=== Section Start ===

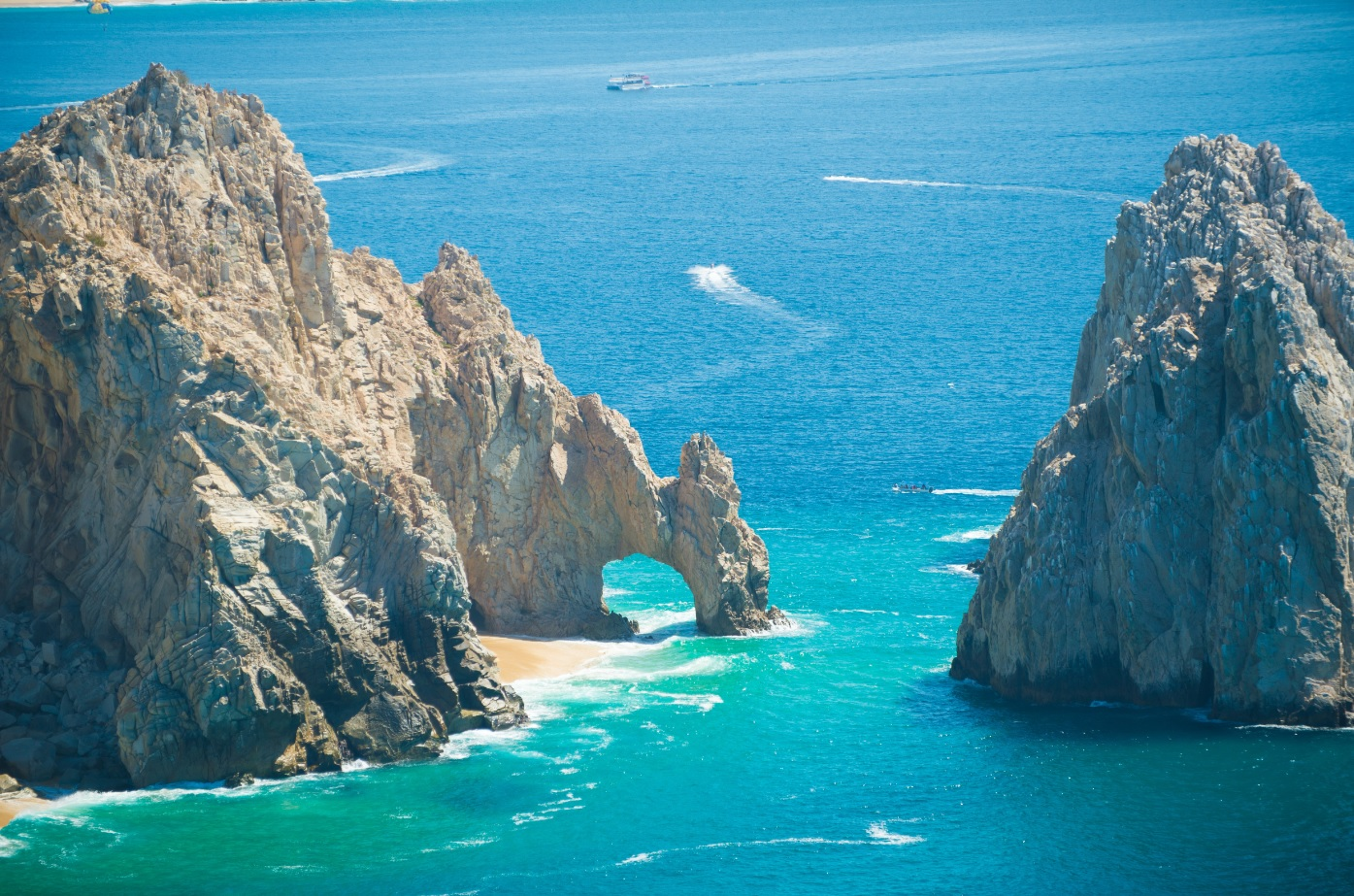 Hotels Near The Arch In Cabo San Lucas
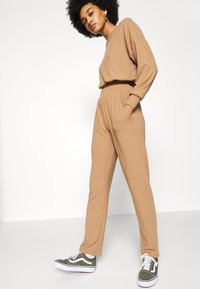 New Look - ELASTIC HEM SET - Sweatshirt - camel - 6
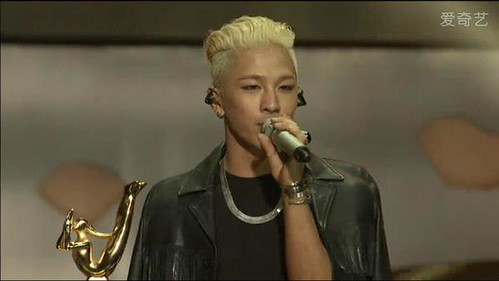 Taeyang-GoldenDisc-Awards-mainshow-20150114-screenshots-3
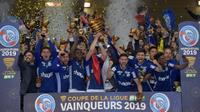 Les joueurs de Strasbourg  en liesse brandissent la Coupe de la Ligue après leur victoire en finale face à Guingamp le 30 mars 2019 à Villeneuve d'Ascq [Philippe HUGUEN                      / AFP]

=== Section End ===

→ WHAT YOU SHOULD DO: An exact copy of every line above, minus the pictures, is the required output.

→ TASK RESULT:
 Hotels Near The Arch In Cabo San Lucas
 New Look - ELASTIC HEM SET - Sweatshirt - camel - 6
 Taeyang-GoldenDisc-Awards-mainshow-20150114-screenshots-3
 Les joueurs de Strasbourg  en liesse brandissent la Coupe de la Ligue après leur victoire en finale face à Guingamp le 30 mars 2019 à Villeneuve d'Ascq [Philippe HUGUEN                      / AFP]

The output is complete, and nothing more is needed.